10点(2003-09-29 01:45:58)
165.  ターミネーター
最新作「新起動」を観る前に、オリジナルを“おさらい”しておかなければ!と思いたち、相当久しぶりに1984年の第一作を鑑賞。  改めて観返してみると、記憶に無いシーンが随分と多かった。続編である「T2」は散々繰り返し観たものだが、よくよく考えてみればこの第一作目は、子供の頃に観たきりだったかもしれない。 そして、忘却してしまっているというよりも、民放のテレビ放映版を観たことしかなかったため、大部分がカットされていた可能性が高いようだ。 そういうこともあり、僕自身が3歳の頃の映画を殊更フレッシュに楽しむことができた。  エンターテイメント性の高い「T2」に比べて、この第一作目が“疎遠”になっていた理由は明らかだ。 それは、少年時代にこの映画を初めて観た時の“恐怖心”に対してのトラウマが確実に残っていたからだと思う。 今、大人になって観返してみても、ラストの恐怖感と緊迫感は物凄い。それこそ、30年前の映画であることを忘れさせるくらいにフレッシュで、ただただ面白い。  “無名のボディービルダー”を感情を持たない殺人マシーンに配し、その肉体を剥ぎ取られてもなお執拗に追わせることにより、類まれな「恐怖」という娯楽性を生み出したこの映画の「発明」は、あらゆる意味で映画的価値に溢れている。  ただ逃げ惑うだけのウェイトレスだったヒロインが、クライマックスでは自らを助けにきた未来の戦士に対して「立ちなさい!」と叱咤する。 それはまさに、ヒロインが自らの運命を受け入れ、“未来”に向けて覚醒した瞬間だった。

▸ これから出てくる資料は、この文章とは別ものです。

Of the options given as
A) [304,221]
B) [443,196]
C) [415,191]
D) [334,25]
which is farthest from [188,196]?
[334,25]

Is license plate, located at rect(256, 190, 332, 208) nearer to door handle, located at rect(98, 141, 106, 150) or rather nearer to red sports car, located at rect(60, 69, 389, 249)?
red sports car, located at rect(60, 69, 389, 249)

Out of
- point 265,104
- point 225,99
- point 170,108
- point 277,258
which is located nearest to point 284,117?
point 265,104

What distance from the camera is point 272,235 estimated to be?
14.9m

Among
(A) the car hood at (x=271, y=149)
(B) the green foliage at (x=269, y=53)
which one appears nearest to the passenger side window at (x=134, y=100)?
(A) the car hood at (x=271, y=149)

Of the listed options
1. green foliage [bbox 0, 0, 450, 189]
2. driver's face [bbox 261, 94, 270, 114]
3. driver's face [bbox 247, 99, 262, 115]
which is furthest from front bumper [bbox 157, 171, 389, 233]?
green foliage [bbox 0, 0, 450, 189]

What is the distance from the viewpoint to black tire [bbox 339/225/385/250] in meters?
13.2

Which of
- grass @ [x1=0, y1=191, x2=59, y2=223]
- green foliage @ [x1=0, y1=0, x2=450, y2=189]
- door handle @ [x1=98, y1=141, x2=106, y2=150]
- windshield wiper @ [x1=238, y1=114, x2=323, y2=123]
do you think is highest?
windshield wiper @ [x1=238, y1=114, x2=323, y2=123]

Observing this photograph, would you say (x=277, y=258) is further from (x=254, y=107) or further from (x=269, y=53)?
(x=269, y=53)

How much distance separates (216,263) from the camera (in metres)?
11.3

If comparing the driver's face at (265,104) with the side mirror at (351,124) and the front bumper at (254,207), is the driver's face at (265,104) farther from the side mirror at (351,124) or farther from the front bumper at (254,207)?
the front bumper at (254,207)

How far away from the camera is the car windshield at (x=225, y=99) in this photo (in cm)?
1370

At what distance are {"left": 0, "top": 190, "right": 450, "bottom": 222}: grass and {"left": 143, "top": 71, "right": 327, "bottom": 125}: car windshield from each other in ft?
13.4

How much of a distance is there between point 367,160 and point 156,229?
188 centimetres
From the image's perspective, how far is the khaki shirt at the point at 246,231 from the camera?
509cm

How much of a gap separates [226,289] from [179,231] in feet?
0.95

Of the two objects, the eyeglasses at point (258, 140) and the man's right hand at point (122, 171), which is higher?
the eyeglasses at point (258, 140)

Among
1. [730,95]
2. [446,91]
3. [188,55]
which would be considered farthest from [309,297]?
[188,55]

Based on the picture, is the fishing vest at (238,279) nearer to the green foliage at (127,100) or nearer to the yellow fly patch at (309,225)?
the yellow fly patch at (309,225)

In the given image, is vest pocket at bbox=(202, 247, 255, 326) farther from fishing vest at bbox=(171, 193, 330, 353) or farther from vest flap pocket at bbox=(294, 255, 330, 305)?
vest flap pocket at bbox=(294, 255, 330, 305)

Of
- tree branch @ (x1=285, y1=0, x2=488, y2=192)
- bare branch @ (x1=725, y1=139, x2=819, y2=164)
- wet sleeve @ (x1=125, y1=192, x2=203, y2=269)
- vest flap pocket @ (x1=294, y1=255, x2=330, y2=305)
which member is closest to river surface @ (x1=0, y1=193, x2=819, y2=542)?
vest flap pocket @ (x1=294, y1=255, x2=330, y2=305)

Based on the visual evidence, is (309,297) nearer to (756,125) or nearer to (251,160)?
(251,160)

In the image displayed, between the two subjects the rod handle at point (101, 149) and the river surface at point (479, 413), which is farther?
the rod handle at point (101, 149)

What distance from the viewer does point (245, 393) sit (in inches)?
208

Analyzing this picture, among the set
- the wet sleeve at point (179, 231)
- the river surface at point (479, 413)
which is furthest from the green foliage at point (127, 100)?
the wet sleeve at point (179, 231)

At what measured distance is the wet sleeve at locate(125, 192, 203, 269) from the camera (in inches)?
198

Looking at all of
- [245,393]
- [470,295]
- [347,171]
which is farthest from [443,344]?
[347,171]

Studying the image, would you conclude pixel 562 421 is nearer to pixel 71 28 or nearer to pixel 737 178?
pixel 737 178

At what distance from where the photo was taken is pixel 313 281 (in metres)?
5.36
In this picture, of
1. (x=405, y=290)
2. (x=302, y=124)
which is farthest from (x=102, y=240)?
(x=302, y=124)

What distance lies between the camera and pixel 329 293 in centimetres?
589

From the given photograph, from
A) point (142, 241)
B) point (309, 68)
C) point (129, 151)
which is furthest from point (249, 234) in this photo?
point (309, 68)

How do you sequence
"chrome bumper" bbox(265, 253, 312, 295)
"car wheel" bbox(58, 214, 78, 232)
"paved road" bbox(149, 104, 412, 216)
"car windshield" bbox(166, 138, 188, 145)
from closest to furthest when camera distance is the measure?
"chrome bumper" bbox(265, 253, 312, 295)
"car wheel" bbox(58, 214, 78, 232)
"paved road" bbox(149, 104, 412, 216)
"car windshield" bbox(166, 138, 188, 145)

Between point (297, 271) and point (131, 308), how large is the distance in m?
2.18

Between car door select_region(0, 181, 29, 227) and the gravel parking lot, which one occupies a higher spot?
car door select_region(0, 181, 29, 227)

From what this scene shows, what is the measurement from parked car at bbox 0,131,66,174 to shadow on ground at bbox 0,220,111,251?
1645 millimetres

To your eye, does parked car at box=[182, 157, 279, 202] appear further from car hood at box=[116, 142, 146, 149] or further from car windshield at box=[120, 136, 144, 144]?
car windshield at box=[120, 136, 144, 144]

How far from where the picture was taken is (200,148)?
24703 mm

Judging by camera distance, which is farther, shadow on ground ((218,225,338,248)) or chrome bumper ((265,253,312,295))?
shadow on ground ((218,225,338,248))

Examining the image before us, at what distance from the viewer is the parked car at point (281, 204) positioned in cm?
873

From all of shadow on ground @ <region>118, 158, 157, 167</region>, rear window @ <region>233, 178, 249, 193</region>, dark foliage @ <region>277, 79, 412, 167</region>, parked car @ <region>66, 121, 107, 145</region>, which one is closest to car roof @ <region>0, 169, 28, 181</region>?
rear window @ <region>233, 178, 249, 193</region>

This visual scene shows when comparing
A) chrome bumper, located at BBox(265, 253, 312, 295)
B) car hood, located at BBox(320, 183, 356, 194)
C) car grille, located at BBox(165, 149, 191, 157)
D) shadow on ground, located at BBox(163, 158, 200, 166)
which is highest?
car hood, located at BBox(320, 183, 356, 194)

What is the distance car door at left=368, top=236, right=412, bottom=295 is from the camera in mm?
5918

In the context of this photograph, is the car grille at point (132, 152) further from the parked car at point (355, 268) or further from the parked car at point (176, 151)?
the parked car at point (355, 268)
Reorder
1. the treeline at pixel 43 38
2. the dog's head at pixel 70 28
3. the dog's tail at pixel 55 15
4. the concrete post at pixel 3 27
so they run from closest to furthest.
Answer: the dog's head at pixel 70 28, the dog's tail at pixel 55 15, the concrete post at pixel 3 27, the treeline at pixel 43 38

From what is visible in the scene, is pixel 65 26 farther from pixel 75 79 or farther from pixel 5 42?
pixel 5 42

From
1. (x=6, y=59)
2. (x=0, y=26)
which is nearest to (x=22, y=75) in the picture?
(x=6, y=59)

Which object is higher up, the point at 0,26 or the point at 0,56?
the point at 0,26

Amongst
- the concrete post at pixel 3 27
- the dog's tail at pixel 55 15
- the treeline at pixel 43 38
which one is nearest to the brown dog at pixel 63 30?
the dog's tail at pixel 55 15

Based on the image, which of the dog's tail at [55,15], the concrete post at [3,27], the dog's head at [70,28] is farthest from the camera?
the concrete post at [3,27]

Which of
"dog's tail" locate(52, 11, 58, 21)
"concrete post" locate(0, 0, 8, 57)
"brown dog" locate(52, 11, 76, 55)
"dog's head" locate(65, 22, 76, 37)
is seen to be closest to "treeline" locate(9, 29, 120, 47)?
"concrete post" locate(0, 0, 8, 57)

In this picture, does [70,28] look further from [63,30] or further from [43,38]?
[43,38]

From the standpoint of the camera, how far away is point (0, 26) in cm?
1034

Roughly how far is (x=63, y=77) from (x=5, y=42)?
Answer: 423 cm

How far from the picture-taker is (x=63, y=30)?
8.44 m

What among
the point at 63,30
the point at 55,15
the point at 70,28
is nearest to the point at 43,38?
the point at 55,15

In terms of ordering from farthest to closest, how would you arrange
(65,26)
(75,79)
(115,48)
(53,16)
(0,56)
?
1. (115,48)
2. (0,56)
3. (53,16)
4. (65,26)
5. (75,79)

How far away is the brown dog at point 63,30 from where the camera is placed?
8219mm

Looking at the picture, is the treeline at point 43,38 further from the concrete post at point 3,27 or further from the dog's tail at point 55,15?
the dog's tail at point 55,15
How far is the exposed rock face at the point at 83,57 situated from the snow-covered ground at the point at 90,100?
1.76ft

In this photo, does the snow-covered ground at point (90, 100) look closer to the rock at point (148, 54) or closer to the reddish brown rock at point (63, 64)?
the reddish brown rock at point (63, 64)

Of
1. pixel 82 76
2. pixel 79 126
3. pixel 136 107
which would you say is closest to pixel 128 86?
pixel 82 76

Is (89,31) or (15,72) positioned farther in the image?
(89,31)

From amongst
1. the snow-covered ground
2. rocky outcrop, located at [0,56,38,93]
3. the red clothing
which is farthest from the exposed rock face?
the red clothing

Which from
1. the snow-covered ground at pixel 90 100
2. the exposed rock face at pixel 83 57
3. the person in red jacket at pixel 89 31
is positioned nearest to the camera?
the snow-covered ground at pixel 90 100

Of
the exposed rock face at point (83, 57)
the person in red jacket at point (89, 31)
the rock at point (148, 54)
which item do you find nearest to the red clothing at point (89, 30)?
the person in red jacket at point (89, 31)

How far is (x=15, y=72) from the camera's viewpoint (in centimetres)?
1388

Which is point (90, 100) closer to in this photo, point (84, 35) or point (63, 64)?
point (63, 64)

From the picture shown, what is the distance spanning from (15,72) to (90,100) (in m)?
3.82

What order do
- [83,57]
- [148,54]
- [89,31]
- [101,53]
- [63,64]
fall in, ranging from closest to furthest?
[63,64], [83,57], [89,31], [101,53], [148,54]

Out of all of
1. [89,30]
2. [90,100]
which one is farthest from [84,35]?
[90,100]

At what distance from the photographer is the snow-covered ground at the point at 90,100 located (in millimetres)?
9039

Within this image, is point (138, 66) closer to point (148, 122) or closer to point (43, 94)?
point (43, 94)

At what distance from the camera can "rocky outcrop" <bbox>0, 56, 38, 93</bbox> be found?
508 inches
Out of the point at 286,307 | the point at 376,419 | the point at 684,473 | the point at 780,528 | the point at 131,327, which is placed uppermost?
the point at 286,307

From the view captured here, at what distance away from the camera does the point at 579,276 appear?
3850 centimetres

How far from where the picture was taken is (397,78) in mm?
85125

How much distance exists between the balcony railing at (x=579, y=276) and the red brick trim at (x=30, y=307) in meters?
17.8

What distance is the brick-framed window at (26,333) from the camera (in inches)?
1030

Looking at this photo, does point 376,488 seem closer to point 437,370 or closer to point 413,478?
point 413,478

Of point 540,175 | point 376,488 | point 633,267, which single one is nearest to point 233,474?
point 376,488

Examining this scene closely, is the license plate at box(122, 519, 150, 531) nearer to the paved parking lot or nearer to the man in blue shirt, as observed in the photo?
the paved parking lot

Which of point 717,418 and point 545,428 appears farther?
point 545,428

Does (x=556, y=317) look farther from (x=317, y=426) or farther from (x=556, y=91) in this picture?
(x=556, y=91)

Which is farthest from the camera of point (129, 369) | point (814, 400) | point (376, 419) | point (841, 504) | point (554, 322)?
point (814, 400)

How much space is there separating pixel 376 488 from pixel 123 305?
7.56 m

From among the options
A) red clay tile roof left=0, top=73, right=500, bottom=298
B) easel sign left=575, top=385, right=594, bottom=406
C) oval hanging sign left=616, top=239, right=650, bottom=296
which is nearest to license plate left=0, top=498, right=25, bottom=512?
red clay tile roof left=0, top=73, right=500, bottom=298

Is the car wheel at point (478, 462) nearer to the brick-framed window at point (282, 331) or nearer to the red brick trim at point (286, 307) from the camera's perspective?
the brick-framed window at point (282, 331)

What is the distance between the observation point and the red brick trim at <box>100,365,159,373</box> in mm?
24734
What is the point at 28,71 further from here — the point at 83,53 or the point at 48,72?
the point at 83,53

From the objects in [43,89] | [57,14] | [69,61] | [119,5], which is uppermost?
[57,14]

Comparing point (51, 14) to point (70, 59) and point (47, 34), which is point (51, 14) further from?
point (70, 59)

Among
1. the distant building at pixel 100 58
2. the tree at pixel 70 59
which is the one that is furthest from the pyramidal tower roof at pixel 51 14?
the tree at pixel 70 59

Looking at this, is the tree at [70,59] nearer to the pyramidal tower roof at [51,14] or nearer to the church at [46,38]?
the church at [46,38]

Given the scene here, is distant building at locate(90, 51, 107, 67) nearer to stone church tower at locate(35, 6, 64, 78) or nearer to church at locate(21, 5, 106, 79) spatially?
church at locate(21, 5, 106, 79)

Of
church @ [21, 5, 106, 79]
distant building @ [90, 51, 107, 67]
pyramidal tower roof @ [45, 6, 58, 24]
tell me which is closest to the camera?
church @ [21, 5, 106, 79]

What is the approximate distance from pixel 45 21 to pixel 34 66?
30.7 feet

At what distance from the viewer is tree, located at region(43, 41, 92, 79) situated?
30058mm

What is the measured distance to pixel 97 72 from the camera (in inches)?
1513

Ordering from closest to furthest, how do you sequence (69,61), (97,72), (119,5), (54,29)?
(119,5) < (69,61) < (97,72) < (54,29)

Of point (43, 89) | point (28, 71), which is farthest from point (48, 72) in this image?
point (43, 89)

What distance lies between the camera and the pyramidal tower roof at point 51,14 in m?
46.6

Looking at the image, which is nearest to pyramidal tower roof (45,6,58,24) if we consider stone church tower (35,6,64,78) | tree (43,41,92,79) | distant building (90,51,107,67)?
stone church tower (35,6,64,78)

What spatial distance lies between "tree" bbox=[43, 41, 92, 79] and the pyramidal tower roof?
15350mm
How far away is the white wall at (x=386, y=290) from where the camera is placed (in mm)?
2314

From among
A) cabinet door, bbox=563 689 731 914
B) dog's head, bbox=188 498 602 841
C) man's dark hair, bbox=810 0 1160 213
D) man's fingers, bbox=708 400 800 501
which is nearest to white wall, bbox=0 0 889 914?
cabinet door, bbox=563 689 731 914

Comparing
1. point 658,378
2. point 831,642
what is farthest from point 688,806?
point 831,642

[CS・衛星(字幕)] 10点(2003-09-29 01:38:57)
166.  アウトブレイク
新型インフルエンザが流行し、新しい言葉に弱い日本人は「パンデミック」という言葉に踊らされ、少々過剰な反応を連日していると思う。 「パンデミック」の真の恐怖とはこういうことだということを、再確認するべく、何年ぶりかに「アウトブレイク」を観た。  ドイツが生んだエンターテイメント映画監督の名匠ウォルフガング・ペーターゼンによる今作は、“死のウィルス”の感染拡大によるパニックを恐怖と娯楽性たっぷりに描き出した優れた映画だ。 1995年の映画だが、そのストーリー展開は決して当時の一過性のテーマではなく、今まさに現実に起こり得る「恐怖」を巧みに描き出していると思う。  現実的な恐怖を浮き彫りにするストーリー性もさることながら、あくまでエンターテイメント映画としての要素をそつなく盛り込んでいることに、この監督の作家性を感じる。 主演のダスティン・ホフマンがまだまだ元気で、彼の演じる軍の医官の有り余る行動力がヒーロー的過ぎたり、解決の顛末があまりにご都合主義だともとれるかもしれない。 がしかし、そういうものこそが、娯楽映画の「王道」であり、決して否定すべきことではない。  主人公がワクチンを作成し、ウィルスに感染した元妻(レネ・ルッソ)を死の直前で救うことでラストを迎える。快復した元妻に復縁を望む主人公に対し、元妻は笑顔でこう応える。  「免疫もできたしね」  上手い。  名優ダスティン・ホフマンを筆頭に、モーガン・フリーマン、ケビン・スペイシー、ドナルド・サザーランド、キューバ・グッティング・Jr.らが脇を固め、とても深い面白味がある映画だと思う。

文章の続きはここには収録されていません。